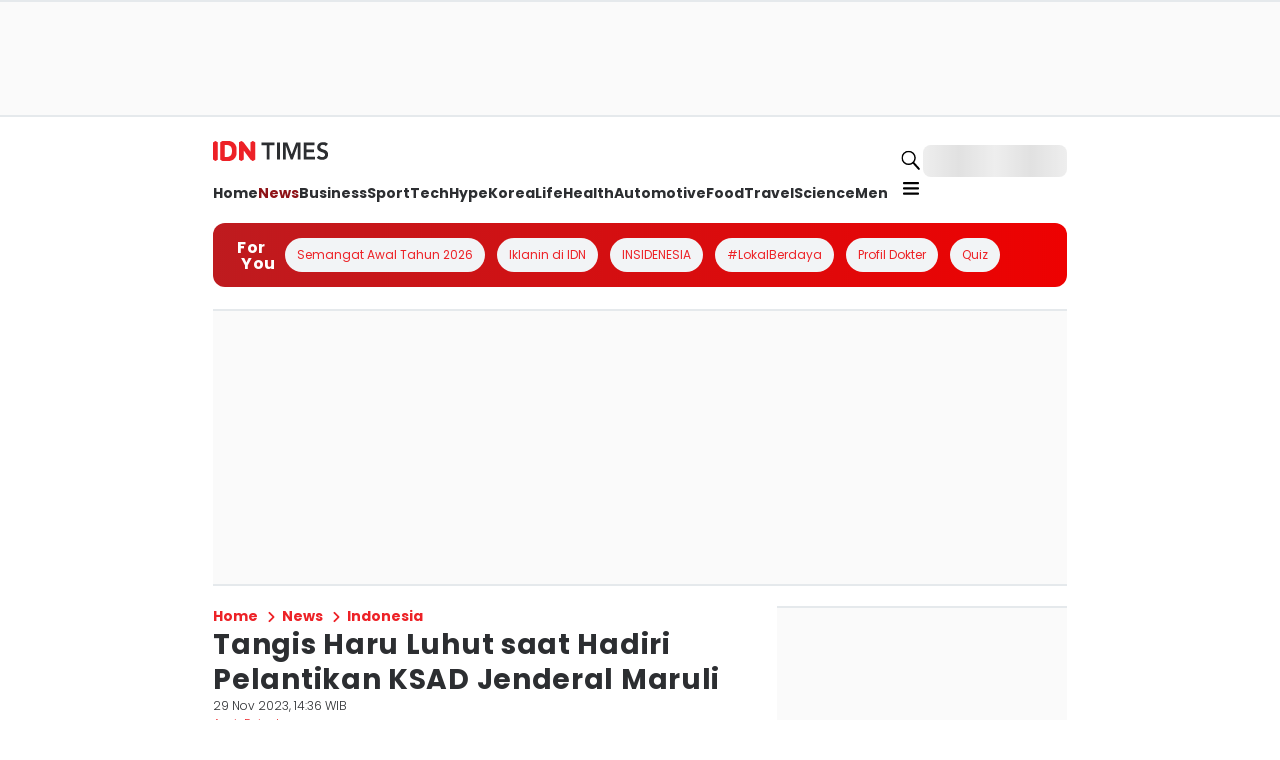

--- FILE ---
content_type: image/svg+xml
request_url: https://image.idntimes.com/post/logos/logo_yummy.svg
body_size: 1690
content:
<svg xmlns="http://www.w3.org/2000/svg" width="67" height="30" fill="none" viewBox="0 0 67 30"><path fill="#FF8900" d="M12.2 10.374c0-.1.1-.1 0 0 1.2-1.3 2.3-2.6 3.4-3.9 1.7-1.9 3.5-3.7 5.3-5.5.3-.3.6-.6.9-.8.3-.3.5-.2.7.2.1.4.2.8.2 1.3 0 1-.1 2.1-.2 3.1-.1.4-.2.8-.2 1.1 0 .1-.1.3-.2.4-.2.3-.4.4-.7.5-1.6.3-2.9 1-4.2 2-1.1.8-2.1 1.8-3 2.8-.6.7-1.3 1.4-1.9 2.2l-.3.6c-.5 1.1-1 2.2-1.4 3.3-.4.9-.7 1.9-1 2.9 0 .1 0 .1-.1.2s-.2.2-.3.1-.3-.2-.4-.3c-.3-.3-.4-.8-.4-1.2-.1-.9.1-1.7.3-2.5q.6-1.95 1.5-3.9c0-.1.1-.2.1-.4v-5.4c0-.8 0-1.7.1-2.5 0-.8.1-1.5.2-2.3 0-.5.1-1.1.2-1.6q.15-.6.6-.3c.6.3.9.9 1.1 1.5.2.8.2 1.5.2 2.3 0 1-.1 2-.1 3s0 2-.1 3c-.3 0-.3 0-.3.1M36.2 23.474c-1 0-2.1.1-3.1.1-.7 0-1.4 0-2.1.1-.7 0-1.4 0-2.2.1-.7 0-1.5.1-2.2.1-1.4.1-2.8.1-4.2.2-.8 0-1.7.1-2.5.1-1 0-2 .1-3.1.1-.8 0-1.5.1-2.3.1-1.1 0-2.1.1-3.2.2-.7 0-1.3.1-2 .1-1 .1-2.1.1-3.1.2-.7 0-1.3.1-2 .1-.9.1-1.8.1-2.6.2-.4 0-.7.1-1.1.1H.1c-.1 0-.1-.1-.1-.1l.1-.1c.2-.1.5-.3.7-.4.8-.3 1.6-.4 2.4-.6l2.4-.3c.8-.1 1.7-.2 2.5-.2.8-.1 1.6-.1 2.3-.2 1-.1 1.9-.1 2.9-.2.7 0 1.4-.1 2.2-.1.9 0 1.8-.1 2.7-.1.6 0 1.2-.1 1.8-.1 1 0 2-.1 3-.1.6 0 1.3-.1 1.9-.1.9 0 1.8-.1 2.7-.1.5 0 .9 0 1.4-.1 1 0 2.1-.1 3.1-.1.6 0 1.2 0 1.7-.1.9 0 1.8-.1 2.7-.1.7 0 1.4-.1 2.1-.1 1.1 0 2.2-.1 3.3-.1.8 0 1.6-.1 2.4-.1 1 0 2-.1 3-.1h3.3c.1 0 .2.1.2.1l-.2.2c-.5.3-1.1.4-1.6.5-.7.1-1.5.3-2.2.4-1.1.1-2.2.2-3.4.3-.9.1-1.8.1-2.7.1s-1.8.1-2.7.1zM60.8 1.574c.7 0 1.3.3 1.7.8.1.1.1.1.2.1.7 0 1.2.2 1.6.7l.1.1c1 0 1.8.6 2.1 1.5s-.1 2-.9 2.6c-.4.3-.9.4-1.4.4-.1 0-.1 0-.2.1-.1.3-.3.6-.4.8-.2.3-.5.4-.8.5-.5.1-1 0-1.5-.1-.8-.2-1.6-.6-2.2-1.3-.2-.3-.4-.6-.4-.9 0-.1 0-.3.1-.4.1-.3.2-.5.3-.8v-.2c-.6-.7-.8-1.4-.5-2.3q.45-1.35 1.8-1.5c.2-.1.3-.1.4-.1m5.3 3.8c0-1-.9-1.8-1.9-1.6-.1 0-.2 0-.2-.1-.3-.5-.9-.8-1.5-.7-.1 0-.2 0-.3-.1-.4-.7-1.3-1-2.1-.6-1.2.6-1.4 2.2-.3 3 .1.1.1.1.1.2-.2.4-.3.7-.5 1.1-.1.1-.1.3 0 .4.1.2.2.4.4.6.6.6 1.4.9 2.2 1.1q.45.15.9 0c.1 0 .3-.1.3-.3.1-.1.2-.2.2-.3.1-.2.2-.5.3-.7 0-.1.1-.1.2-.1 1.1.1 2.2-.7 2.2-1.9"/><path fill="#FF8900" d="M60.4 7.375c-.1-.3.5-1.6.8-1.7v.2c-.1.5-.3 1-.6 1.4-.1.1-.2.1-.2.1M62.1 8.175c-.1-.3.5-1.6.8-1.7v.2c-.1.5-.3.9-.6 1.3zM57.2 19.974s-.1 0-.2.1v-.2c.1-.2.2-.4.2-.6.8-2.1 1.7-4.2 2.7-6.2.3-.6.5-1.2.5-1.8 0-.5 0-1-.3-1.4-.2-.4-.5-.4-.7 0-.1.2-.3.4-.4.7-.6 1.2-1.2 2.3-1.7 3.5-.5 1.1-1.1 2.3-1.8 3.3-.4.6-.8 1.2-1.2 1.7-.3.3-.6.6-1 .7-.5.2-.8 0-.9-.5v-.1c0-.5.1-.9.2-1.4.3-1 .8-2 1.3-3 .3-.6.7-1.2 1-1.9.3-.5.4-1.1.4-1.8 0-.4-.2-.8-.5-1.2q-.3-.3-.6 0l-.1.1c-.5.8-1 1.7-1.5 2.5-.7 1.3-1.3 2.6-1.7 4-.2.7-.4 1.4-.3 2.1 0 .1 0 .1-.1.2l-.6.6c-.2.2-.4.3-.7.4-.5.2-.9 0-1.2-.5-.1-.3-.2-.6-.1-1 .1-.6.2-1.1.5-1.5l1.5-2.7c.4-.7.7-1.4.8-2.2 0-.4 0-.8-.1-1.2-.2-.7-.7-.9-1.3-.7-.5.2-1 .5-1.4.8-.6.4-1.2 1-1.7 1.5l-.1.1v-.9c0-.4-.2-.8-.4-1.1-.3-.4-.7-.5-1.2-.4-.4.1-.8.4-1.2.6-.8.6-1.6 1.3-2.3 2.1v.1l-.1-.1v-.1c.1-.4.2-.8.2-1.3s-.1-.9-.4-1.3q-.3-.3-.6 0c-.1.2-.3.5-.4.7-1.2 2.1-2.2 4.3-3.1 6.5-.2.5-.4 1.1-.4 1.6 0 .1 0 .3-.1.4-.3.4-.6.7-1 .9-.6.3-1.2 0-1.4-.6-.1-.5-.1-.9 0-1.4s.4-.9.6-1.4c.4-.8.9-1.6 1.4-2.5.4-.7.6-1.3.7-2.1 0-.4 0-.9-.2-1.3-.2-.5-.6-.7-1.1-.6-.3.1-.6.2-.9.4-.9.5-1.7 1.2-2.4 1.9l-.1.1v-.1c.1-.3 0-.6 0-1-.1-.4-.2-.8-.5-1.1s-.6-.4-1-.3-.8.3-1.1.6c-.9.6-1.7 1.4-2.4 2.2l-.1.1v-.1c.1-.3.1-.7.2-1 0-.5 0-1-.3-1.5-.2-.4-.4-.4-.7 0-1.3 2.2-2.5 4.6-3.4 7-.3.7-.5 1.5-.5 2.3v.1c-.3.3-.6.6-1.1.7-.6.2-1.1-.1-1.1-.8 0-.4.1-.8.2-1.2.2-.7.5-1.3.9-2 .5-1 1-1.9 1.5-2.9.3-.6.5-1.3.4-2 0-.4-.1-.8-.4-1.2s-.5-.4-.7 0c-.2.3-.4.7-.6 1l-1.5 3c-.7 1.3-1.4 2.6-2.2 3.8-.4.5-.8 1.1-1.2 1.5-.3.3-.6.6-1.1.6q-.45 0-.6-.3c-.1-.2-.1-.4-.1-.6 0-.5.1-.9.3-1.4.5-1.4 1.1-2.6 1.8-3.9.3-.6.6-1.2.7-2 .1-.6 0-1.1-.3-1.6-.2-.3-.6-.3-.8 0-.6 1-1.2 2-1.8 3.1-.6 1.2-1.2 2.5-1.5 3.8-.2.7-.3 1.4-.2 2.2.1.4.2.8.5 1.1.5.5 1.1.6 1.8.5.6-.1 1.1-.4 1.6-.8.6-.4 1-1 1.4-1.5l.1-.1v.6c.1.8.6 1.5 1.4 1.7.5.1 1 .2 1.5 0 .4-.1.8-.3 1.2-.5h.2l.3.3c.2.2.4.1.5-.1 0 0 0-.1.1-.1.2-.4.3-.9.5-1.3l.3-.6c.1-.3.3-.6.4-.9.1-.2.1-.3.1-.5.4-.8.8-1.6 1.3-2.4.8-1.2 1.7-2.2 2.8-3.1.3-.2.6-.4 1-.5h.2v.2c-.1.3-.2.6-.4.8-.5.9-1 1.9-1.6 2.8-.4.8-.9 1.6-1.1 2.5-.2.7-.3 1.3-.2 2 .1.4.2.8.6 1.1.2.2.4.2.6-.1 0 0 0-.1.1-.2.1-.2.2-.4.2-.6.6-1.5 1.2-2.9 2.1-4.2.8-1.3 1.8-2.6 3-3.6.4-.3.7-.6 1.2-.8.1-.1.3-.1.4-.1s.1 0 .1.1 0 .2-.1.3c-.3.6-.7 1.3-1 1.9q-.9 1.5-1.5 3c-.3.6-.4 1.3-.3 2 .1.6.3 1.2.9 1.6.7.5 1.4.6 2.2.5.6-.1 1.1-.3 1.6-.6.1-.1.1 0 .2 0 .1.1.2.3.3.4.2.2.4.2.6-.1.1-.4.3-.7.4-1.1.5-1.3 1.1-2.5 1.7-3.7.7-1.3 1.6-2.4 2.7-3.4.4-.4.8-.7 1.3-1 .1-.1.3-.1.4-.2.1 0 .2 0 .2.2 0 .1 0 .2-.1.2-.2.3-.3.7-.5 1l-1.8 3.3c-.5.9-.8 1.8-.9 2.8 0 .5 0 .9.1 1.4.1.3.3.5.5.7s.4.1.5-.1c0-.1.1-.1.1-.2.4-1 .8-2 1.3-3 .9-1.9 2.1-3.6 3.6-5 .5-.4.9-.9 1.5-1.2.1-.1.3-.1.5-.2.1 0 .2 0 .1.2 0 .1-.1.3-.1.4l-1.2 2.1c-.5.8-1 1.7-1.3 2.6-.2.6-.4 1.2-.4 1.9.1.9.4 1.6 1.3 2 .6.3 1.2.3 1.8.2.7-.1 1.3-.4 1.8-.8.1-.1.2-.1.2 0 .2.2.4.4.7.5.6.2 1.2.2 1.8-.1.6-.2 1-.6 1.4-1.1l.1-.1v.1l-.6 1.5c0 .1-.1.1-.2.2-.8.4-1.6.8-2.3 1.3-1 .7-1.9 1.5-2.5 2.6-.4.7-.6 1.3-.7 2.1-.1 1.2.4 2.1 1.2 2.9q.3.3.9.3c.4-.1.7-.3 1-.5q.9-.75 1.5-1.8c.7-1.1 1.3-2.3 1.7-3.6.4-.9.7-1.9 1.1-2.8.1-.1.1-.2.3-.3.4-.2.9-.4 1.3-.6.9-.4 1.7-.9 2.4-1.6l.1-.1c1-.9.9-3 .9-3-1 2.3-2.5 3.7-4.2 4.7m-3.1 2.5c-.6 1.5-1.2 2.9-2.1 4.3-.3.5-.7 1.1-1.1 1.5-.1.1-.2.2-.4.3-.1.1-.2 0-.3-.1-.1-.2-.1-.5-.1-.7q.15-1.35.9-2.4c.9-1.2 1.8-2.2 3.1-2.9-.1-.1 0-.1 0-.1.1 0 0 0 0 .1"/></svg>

□ □ □ □ □

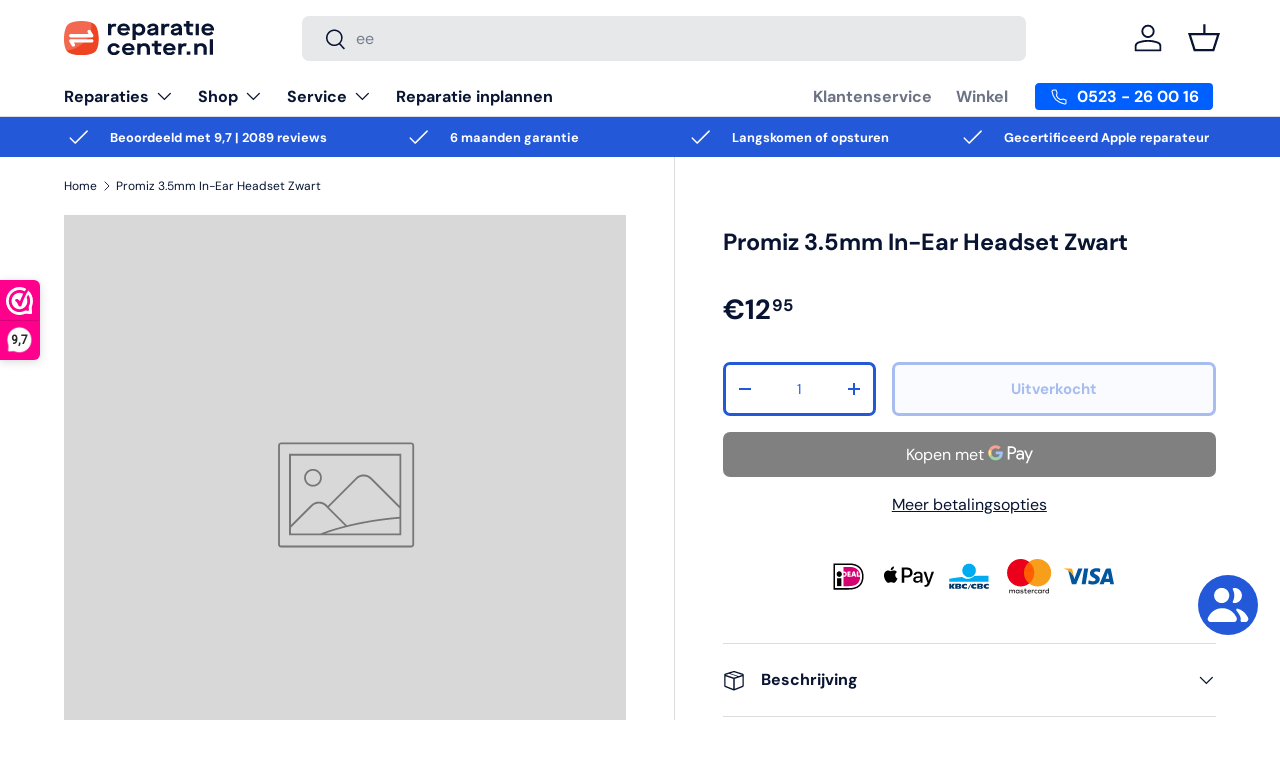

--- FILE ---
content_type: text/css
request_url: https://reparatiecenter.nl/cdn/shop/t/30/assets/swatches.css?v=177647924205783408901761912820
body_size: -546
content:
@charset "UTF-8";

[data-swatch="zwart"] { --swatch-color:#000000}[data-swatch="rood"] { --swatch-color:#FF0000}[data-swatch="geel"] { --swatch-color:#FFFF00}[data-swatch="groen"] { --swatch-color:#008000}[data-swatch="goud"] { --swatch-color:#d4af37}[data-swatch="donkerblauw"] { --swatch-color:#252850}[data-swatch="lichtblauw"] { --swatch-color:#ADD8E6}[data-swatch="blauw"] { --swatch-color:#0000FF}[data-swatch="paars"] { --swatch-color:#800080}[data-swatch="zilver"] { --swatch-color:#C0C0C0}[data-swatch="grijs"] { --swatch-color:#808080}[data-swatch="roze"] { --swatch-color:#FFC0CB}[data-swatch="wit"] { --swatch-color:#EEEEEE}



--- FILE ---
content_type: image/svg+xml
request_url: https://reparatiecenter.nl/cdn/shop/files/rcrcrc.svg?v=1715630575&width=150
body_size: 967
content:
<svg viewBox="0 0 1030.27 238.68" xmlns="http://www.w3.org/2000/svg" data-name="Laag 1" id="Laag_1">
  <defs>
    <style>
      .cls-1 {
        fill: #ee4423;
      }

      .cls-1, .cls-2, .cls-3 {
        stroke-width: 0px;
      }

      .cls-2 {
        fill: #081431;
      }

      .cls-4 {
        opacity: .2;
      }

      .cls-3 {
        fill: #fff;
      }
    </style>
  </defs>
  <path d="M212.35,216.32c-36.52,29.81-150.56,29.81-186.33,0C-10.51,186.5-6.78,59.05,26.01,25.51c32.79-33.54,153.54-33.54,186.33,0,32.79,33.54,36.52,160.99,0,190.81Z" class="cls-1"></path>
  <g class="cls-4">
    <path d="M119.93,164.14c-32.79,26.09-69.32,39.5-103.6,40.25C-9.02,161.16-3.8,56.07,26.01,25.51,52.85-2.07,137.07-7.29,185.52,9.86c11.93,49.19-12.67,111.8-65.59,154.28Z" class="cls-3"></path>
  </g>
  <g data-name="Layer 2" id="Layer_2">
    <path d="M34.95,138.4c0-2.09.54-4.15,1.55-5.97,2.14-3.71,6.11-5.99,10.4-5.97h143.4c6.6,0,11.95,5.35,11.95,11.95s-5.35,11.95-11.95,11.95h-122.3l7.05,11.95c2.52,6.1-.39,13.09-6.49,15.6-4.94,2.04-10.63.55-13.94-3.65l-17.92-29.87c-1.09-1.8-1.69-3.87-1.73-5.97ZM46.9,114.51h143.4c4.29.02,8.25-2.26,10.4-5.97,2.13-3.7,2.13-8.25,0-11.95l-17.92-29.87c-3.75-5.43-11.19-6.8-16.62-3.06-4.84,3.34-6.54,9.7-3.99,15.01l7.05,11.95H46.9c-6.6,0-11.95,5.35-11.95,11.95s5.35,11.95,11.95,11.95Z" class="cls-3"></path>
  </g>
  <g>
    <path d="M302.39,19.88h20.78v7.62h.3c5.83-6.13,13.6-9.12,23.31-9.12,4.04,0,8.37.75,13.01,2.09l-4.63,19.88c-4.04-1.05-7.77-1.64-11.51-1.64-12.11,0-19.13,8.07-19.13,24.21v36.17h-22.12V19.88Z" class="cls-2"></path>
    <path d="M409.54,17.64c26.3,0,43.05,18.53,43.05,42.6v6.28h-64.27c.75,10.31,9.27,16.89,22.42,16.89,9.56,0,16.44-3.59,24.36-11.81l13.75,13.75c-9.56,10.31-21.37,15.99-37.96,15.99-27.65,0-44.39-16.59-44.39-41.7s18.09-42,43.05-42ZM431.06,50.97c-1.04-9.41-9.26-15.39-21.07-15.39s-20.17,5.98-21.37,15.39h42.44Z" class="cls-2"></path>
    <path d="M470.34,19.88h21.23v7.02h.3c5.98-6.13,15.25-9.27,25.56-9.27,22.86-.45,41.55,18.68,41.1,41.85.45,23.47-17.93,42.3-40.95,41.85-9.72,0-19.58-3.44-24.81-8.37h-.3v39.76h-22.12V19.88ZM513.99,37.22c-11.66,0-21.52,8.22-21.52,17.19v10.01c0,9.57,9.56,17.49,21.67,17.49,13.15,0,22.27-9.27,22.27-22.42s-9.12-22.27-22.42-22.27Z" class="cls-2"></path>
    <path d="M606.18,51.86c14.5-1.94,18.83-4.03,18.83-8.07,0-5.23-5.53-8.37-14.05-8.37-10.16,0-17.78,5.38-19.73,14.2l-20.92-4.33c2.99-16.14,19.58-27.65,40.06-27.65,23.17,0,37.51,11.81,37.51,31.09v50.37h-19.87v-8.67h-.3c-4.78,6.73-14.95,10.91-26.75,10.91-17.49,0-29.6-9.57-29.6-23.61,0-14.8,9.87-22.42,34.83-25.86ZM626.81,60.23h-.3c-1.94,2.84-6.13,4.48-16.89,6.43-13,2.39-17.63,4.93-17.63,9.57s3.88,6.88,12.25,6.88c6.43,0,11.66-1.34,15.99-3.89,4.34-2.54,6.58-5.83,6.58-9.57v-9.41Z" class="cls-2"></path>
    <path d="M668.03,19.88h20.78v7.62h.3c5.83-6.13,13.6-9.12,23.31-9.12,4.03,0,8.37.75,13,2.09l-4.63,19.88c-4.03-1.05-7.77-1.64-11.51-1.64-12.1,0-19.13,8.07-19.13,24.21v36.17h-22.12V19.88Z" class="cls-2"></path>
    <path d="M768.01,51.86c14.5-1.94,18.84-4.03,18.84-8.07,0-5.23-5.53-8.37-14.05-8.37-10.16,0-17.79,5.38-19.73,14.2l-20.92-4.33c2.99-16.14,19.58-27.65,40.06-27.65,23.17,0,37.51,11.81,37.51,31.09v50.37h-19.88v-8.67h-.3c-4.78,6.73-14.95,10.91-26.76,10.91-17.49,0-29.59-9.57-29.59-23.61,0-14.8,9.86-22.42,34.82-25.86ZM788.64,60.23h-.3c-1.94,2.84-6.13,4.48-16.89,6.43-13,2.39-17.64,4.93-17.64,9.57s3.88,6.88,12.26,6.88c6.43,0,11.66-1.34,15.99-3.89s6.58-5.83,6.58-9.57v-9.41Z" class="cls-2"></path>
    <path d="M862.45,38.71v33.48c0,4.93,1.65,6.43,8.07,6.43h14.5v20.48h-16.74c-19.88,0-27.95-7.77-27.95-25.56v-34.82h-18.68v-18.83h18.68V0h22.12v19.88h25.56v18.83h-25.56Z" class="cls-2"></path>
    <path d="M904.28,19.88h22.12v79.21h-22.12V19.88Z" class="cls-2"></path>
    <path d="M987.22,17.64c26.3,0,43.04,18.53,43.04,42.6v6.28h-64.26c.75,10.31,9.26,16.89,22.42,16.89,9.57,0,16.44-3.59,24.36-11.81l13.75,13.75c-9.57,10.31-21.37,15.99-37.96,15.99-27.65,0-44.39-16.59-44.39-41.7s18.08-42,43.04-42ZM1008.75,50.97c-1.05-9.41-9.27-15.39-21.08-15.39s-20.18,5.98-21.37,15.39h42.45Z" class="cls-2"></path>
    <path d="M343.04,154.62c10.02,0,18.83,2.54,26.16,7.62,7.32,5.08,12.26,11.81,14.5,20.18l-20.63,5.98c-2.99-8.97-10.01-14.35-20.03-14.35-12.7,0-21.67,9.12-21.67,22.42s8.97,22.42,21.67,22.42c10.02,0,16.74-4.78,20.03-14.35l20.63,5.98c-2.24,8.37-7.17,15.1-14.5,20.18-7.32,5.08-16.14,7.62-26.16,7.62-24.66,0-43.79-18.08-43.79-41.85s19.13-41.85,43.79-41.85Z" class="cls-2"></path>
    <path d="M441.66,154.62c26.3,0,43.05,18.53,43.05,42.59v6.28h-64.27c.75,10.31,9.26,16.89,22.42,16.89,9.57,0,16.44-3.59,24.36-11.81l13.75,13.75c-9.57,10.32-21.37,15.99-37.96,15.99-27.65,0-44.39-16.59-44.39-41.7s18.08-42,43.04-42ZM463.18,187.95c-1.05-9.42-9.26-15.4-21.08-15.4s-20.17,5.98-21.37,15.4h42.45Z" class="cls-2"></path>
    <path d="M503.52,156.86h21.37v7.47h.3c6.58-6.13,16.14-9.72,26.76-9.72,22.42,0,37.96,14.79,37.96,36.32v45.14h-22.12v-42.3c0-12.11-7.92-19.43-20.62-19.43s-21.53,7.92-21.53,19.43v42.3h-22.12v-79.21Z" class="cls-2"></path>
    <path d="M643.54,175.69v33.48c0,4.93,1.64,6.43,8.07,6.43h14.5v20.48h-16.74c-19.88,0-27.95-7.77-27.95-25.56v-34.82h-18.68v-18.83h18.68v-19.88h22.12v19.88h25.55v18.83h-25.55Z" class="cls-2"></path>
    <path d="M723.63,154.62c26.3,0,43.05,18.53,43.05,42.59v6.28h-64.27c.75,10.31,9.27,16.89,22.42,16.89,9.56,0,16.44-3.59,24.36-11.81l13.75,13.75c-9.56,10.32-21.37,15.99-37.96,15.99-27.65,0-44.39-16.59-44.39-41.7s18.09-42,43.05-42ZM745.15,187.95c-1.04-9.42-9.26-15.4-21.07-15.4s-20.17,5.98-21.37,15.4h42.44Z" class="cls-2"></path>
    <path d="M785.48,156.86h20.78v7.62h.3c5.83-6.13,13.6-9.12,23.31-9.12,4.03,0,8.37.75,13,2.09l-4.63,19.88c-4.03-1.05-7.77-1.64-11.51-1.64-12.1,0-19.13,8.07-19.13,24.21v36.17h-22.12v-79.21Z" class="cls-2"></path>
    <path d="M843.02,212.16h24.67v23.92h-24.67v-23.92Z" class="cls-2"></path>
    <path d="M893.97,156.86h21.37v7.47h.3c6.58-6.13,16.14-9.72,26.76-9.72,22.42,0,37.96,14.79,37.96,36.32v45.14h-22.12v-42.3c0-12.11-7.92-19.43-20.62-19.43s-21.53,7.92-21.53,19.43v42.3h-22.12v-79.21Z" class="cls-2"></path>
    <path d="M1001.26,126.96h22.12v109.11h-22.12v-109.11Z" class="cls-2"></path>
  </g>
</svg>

□ □ □ □ □

### TASK
Select the lines from the entries that include the word "https".

### PROBLEM SOLUTION
request_url: https://image.idntimes.com/post/logos/logo_yummy.svg
request_url: https://reparatiecenter.nl/cdn/shop/t/30/assets/swatches.css?v=177647924205783408901761912820
request_url: https://reparatiecenter.nl/cdn/shop/files/rcrcrc.svg?v=1715630575&width=150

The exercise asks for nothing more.